The resulting centrality scores allowed us to identify the keywords that occupied prominent positions within the network. Specifically,
Table 10 and
Table 11 present the top 20 keywords with the highest centrality scores, showcasing their significance in the context of the study.
In the case of Twitter, the results of the frequency analysis revealed that several words, such as nft, airdrop, cryptocurrency, defi, ethereum, community, web3, blockchain, and bnb, ranked high in the network analysis, as well. This indicates that these words are central to the network, based on various criteria. Interestingly, czbinance, which was positioned as the 100th most frequent word in the analysis, emerged as the 6th most central word based on eigenvector centrality, betweenness centrality, and closeness centrality measures. Similarly, elonmusk, despite being ranked 64th in frequency analysis, placed within the top 20 in all centrality measures except degree centrality. These findings illustrate the significant influence of individuals such as Binance founder Changpeng Bellavitis and Elon Musk, even though they are not relatively frequently mentioned.
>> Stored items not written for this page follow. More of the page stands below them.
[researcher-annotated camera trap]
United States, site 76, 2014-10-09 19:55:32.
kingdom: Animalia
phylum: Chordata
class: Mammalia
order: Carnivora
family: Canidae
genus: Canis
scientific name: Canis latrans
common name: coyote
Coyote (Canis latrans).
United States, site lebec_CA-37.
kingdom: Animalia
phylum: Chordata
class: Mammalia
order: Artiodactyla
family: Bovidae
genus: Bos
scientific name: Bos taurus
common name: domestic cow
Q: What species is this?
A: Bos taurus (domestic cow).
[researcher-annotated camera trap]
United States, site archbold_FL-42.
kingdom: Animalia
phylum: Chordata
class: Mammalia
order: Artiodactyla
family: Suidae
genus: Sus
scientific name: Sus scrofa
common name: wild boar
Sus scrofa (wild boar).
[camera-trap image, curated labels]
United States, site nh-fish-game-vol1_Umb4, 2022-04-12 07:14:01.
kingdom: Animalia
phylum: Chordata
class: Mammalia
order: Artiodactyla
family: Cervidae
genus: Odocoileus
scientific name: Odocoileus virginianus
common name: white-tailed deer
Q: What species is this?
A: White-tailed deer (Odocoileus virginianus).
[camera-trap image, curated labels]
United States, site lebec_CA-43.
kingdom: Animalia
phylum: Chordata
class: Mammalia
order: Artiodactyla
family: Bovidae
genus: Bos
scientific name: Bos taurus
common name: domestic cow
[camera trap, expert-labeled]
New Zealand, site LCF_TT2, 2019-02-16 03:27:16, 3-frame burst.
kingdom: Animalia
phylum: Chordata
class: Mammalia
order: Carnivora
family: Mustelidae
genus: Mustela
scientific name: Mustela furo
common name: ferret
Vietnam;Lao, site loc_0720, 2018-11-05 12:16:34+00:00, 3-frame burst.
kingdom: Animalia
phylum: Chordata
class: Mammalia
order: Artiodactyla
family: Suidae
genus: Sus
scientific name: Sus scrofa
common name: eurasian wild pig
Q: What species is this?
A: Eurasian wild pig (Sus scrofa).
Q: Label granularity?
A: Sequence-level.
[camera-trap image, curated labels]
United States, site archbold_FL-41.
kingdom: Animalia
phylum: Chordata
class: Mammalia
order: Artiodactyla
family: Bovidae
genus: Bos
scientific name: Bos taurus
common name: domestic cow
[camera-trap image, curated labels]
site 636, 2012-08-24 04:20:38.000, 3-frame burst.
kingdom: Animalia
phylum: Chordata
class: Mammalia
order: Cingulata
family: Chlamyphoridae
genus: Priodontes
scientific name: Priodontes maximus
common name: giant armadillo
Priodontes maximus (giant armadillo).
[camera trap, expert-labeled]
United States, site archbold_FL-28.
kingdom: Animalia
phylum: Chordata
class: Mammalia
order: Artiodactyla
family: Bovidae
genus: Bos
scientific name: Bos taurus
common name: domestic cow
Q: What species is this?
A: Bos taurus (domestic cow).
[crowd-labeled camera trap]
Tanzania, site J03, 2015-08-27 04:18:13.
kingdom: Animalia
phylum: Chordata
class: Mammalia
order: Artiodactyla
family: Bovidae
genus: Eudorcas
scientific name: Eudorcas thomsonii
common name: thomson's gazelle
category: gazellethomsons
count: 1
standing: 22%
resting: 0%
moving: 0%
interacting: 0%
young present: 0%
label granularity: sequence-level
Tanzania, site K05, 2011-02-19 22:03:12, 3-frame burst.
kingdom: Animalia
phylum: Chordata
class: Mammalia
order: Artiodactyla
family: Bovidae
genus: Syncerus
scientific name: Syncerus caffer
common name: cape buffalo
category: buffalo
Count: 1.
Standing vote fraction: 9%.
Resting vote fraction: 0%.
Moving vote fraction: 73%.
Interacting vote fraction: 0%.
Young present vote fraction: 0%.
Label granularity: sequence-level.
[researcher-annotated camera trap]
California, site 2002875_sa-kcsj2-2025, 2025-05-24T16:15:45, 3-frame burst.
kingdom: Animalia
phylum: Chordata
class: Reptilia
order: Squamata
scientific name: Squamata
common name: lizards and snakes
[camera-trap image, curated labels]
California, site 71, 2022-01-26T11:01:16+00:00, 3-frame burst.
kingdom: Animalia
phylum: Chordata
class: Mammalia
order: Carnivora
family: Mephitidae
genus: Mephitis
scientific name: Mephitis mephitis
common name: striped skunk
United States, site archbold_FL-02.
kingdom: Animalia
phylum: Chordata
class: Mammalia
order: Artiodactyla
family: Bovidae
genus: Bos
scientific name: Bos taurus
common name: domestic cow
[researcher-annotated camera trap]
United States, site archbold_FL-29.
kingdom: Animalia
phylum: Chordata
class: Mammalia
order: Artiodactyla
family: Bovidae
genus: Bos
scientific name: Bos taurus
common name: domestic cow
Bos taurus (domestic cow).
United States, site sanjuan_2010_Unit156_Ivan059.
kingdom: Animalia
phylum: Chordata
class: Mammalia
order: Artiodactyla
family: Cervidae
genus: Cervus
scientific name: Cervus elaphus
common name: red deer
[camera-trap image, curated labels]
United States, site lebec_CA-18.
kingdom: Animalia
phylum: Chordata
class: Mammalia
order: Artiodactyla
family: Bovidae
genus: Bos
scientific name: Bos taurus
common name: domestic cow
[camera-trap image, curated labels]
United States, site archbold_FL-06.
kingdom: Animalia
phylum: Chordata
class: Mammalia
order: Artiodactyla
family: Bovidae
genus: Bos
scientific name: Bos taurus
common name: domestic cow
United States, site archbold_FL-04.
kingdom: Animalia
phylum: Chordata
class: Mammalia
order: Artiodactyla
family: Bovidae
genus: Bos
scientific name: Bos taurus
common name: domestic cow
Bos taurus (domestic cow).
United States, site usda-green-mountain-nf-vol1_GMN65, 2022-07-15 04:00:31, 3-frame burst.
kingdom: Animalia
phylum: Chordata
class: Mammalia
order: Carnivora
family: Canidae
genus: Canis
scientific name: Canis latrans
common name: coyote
In contrast to Twitter, the analysis of Reddit (
Table 11) revealed that the top-ranking words in degree centrality displayed divergent results in the other three centrality measures. This discrepancy may stem from the nature of Reddit as a more self-contained platform, where users are able to compose lengthier posts compared to Twitter. Consequently, certain words with relatively lower impact or significance may garner higher frequency and connectivity within the network.
4. Discussion
This study has produced several noteworthy findings. Firstly, the analysis of the top 100 keywords identified prominent mainnet coins, namely bitcoin, ethereum, bnb, solana, avax, and polygon. While existing research on DAOs and blockchain technology often emphasizes the security and scalability aspects of blockchains [
26,
27,
28,
29], the selection of a mainnet for establishing and operating a DAO is crucial. Each mainnet possesses distinct features that can influence the characteristics of an organization, warranting further investigation to determine the most suitable mainnet for specific DAOs. For instance, different mainnets may impose varying time and financial requirements for proposals and voting processes, which can serve as vital variables impacting the functioning of a DAO and the involvement of its members.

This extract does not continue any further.